### [Work to be completed]
Update these records by changing "furthest" to "farthest" wherever it appears. Leave everything else unchanged.

Stored entries
=-=-=

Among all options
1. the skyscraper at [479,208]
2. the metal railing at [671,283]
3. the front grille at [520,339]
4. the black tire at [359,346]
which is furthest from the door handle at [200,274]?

=-=-=

### [The completed task]
Among all options
1. the skyscraper at [479,208]
2. the metal railing at [671,283]
3. the front grille at [520,339]
4. the black tire at [359,346]
which is farthest from the door handle at [200,274]?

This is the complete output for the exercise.